Beijing, China: The countdown to the 2008 Summer Olympic Games has begun as athletes have started to filter into The People’s Republic of Olympic Villages. So far activities have been splendid. The medals for the paralympic games have made it to their designated deposit boxes. Air has become cleaner thanks to driving and vehicle restrictions for the past few months.
“Our media facilities are impeccable in the Olympic Village. We have over 8,000 employees working to accommodate all media personnel. The village has beautiful condos, restaurants, supermarkets, and a fantastic telecommunications infrastructure.
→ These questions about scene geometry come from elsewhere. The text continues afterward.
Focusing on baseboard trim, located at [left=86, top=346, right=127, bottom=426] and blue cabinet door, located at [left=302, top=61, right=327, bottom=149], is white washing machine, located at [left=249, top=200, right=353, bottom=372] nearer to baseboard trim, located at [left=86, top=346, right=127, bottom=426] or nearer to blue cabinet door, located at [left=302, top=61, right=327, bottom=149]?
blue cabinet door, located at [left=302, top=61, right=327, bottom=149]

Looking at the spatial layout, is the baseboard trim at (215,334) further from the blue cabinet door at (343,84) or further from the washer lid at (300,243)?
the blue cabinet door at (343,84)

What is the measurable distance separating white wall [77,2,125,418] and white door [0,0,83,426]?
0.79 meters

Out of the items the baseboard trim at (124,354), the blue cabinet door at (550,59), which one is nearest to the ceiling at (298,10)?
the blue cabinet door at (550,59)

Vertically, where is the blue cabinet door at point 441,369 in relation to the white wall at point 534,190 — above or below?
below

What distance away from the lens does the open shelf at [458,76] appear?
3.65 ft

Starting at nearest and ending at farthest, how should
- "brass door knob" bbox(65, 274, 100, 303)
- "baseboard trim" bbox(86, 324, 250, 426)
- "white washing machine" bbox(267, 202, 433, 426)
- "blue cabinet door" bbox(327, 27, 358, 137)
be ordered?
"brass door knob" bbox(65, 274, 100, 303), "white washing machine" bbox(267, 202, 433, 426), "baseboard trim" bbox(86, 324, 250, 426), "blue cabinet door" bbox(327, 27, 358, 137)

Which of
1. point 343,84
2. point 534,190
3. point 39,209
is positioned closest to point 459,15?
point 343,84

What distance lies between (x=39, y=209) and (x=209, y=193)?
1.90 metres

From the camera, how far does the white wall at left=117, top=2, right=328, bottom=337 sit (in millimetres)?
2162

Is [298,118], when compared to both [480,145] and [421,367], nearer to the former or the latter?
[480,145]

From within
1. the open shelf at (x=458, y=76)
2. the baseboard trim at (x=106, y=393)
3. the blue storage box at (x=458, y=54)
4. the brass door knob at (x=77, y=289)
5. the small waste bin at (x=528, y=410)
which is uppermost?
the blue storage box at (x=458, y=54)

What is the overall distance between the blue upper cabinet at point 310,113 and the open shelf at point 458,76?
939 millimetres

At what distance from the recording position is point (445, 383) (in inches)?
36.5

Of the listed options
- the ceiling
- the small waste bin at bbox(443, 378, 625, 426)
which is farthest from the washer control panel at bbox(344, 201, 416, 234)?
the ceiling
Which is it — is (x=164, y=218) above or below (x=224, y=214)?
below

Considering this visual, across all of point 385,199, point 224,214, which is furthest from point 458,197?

It is so well developed we see no reason why anyone from the media will have to leave the Olympic Village,” stated public relation assistant Zhang Yu.
It’s a good thing they won’t have to leave the Olympic Village, as it is closed off by military checkpoints, which will only allow a few international visitors out of the Olympic Village at a time, and without “any sort of video, audio, photographic, or pornographic equipment.” This includes all cellular and wireless gadgetry.
“We want people to come out and experience Beijing, but we need to protect these people. It is easier to protect them from harm if they do not have any of those fancy cameras. with all the people in the city, something may get broken,” Zhang explained.
When asked if these visitation terms violated Olympic regulations, Zhang replied, “Oh no, we do it to protect the international people. They are here to communicate the Olympic Games to their countries, so we will let them do that.”
Another term brought to light was the use of a four-hour delay on all media coverage, to allow ample time for Chinese officials to review tape. This was explained as a “precautionary measure to protect the Chinese people from embarrassment.” What this means is unclear, but Zhang was overheard speaking to an aide, explaining how to alter video footage of the men’s volleyball event in order to show the Chinese team winning the gold.